Sollami Delekta Szymon, Adolfsson Karin H, Benyahia Erdal Nejla, Hakkarainen Minna, Östling Mikael, Li Jiantong
KTH Royal Institute of Technology, School of Electrical Engineering and Computer Science, Division of Electronics, Electrum 229, SE-164 40 Kista, Sweden.
Nanoscale. 2019 May 30;11(21):10172-10177. doi: 10.1039/c9nr01427f.

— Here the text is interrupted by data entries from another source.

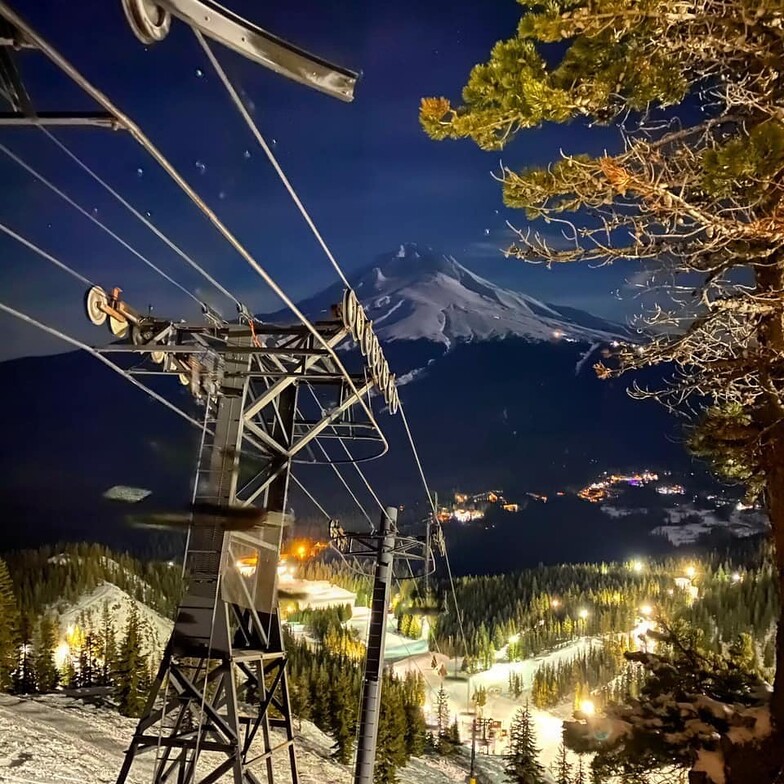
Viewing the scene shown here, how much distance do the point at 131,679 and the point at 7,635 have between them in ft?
19.6

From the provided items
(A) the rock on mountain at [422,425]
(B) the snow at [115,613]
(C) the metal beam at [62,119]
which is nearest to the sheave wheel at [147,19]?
(C) the metal beam at [62,119]

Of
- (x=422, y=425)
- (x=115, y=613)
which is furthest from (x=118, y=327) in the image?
(x=422, y=425)

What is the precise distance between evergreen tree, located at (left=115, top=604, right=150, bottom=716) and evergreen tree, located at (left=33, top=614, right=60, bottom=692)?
2.94m

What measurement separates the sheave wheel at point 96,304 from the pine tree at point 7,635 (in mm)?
24443

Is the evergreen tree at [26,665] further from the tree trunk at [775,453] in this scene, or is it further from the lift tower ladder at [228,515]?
the tree trunk at [775,453]

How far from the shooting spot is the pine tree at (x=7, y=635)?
27.1 metres

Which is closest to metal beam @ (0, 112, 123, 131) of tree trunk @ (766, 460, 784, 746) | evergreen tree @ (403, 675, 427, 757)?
tree trunk @ (766, 460, 784, 746)

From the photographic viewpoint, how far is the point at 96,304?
8.06 metres

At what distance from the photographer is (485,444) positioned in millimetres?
116812

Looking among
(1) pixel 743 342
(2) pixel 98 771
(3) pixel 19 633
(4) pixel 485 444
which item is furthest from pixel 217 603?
(4) pixel 485 444

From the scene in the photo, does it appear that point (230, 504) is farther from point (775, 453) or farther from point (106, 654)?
point (106, 654)

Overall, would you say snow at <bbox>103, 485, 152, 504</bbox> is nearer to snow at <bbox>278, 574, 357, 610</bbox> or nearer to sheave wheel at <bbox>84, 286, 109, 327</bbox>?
snow at <bbox>278, 574, 357, 610</bbox>

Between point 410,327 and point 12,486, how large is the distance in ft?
379

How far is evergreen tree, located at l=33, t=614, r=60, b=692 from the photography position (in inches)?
1260
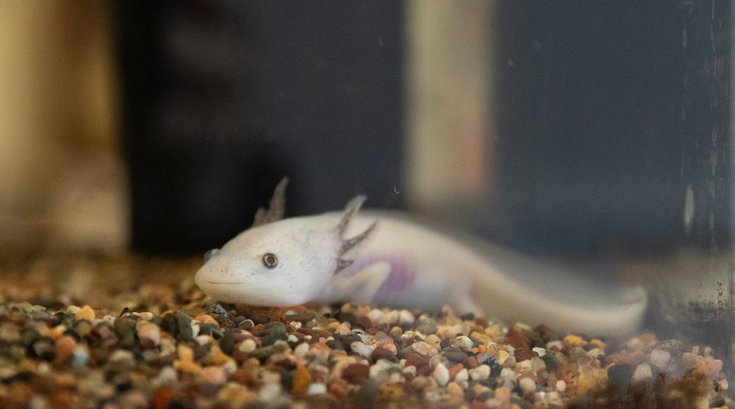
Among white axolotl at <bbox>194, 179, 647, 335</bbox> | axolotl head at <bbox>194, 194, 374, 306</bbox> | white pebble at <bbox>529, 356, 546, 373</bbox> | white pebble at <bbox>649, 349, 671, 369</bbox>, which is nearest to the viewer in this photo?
white pebble at <bbox>529, 356, 546, 373</bbox>

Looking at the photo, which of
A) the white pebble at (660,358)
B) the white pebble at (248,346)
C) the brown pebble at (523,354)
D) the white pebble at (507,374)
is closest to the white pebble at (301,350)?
the white pebble at (248,346)

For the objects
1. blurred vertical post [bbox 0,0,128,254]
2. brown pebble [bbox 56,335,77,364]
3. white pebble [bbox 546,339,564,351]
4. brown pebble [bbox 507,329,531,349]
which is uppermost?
blurred vertical post [bbox 0,0,128,254]

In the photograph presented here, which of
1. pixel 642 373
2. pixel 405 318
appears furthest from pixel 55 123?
pixel 642 373

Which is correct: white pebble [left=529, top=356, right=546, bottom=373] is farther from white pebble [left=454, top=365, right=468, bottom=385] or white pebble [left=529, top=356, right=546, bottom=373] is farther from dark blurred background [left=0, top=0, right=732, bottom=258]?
dark blurred background [left=0, top=0, right=732, bottom=258]

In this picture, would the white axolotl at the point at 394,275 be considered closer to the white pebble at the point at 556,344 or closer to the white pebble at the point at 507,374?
the white pebble at the point at 556,344

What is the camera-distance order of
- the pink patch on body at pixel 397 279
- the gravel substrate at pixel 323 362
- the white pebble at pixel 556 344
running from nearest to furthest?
the gravel substrate at pixel 323 362, the white pebble at pixel 556 344, the pink patch on body at pixel 397 279

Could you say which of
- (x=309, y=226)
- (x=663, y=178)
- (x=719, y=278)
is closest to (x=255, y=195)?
(x=309, y=226)

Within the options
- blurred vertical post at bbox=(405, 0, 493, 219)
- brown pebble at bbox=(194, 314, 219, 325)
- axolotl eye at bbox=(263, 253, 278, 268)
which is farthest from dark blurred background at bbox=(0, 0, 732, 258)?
brown pebble at bbox=(194, 314, 219, 325)

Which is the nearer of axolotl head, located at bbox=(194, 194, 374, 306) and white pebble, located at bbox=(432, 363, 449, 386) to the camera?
white pebble, located at bbox=(432, 363, 449, 386)
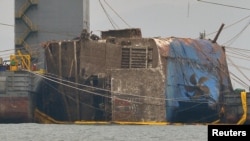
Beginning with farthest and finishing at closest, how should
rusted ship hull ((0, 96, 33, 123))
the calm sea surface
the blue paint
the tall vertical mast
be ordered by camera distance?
1. the tall vertical mast
2. rusted ship hull ((0, 96, 33, 123))
3. the blue paint
4. the calm sea surface

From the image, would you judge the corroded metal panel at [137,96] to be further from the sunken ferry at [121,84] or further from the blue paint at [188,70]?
the blue paint at [188,70]

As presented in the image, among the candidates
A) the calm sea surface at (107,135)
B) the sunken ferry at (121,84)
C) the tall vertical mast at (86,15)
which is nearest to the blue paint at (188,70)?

The advance of miniaturized and low-power electronics has a striking impact on the development of energy storage devices with constantly tougher constraints in terms of form factor and performance. Microsupercapacitors (MSCs) are considered a potential solution to this problem, thanks to their compact device structure. Great efforts have been made to maximize their performance with new materials like graphene and to minimize their production cost with scalable fabrication processes. In this regard, we developed a full inkjet printing process for the production of all-graphene microsupercapacitors with electrodes based on electrochemically exfoliated graphene and an ultrathin solid-state electrolyte based on nano-graphene oxide. The devices exploit the high ionic conductivity of nano-graphene oxide coupled with the high electrical conductivity of graphene films, yielding areal capacitances of up to 313 μF cm-2 at 5 mV s-1 and high power densities of up to ∼4 mW cm-3 with an overall device thickness of only ∼1 μm.
小型化和低功耗电子产品的发展对储能设备的发展产生了显著影响,在外形尺寸和性能方面的限制也越来越严格。微型超级电容器(MSCs)因其紧凑的器件结构被认为是解决这一问题的潜在方案。人们已经做出了巨大努力,通过使用石墨烯等新材料来最大化其性能,并通过可扩展的制造工艺来最小化其生产成本。在这方面,我们开发了一种全喷墨印刷工艺,用于生产全石墨烯微型超级电容器,其电极基于电化学剥离的石墨烯,超薄固态电解质基于纳米氧化石墨烯。这些器件利用了纳米氧化石墨烯的高离子电导率以及石墨烯薄膜的高电导率,在5 mV s-1 时面积电容高达313 μF cm-2 ,功率密度高达约4 mW cm-3 ,而整个器件厚度仅约1 μm。